De Asia a Europa para recoger a Xavier Gens... e irnos inmediatamente a Nueva York, sólo para darnos cuenta de que la que podría ser considerada como la capital del mundo, ha cambiado radicalmente en cuestión de segundos. Una excelente primera escena para introducir 'The Divide', clase magistral de aprovechamiento ultra-eficiente de recursos (una filosofía en este caso de imperativa necesidad, sobre todo teniendo en cuenta que debido a ciertas dificultades económicas, el proyecto sólo pudo llegar a buen puerto gracias a la financiación de... los padres de un ayudante del director).
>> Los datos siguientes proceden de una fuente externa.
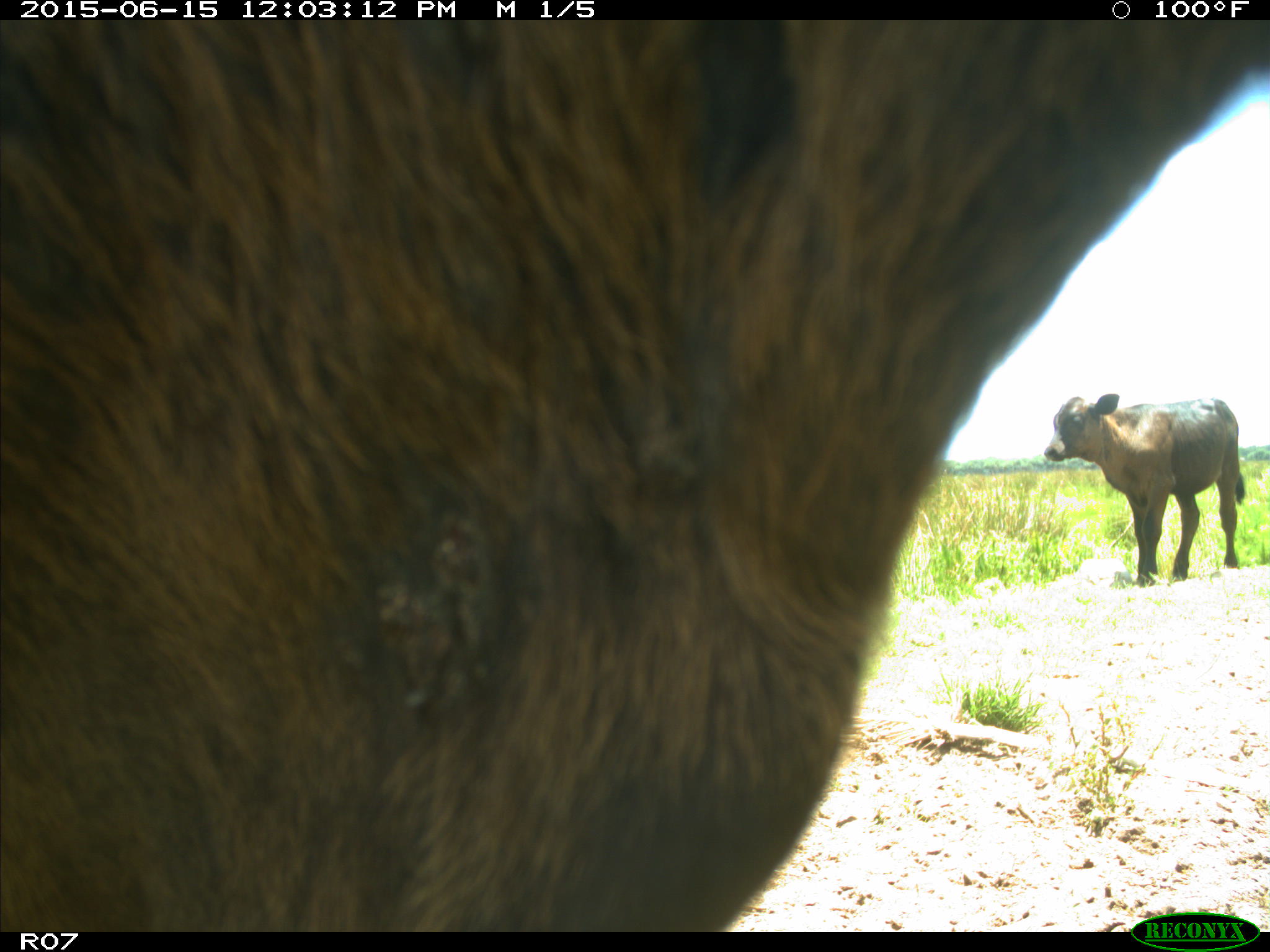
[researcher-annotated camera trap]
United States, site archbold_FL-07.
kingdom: Animalia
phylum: Chordata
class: Mammalia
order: Artiodactyla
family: Bovidae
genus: Bos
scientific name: Bos taurus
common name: domestic cow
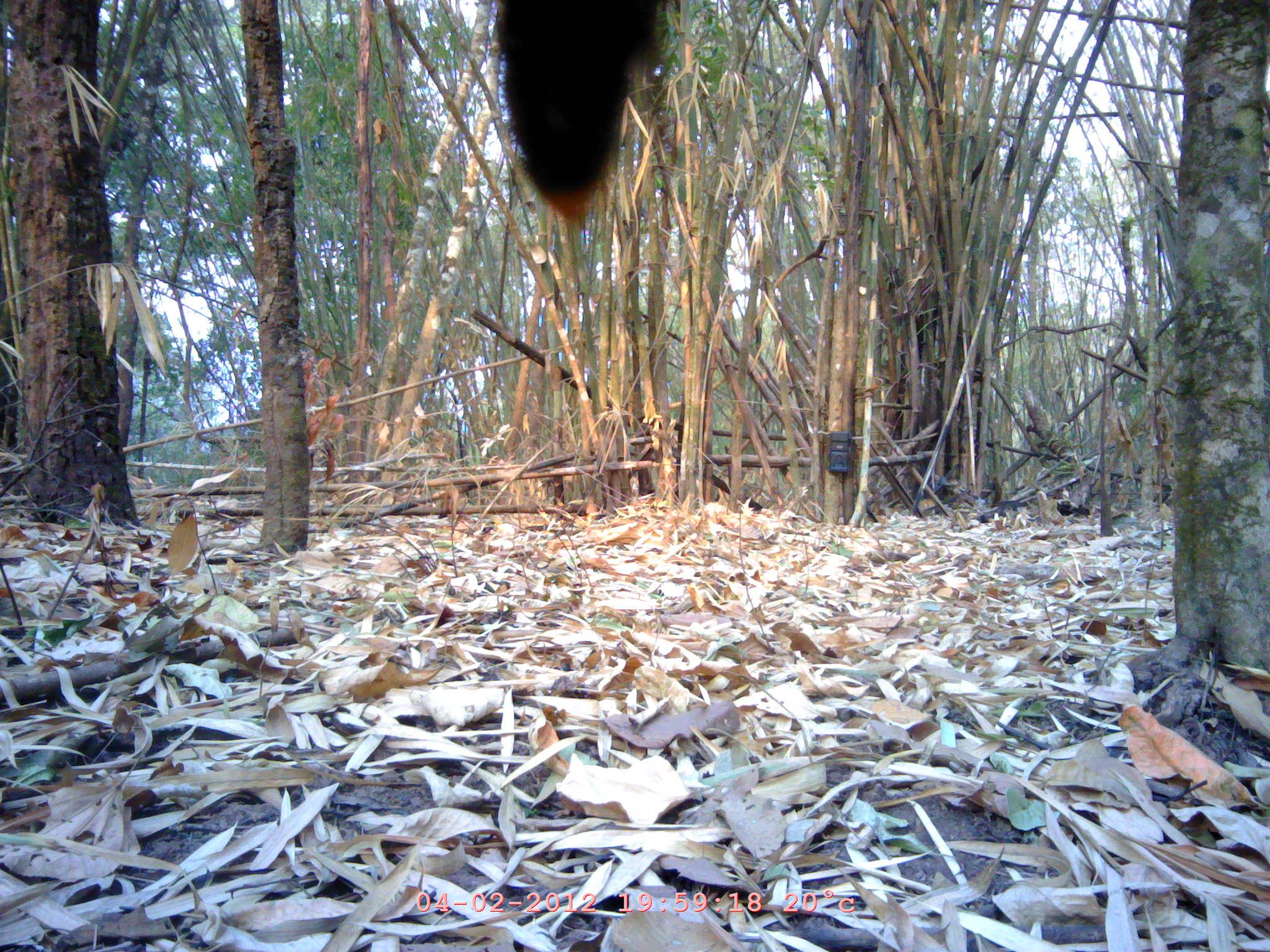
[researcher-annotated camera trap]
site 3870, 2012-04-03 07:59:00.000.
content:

A través del reflejo en la pupila de una aterrada chica vemos cómo una lluvia de misiles cae sobre la Gran Manzana. A partir de aquí, la oscuridad absoluta.

Un refugio antinuclear que da cabida a un grupo de gente comandado por un recuperado y convincente Michael Biehn (que momentos antes de la proyección recibió el premio Màquina del Temps en honor a su carrera dedicada al fantástico), así como a los temores e impulsos de sus ocupantes. Es así cómo avanza la historia de 'The Divide', a base de impulsos... cada vez más extremos. El encierro prolongado sumado a la poca -y desesperanzadora- información proveniente del exterior harán que la convivencia pacífica vaya cediendo espacio primero a las tensiones, después a la barbarie, y por último al salvajismo más desenfrenado. No hay manera de salir de este infierno diseñado por un director que en 'Frontière(s)', su anterior película, ya dio muestras de su gusto por lo escabroso. Este mismo adjetivo sirve para definir su última propuesta, que no escatima en episodios morbosos, más que por sadismo, por interés antropólogo, en el que, eso sí, reina un pesimismo exacerbado. Mientras el espectador no puede apartar la vista de la pantalla a lo largo de toda esta experiencia extrema, la degeneración física (soberbio trabajo de maquillaje) y ética se va agudizando en un colectivo que ofrece un gozo absoluto al público de un festival con el doctorado en regodearse en las situaciones límite. Y a quien no le guste, que abandone el maldito búnker.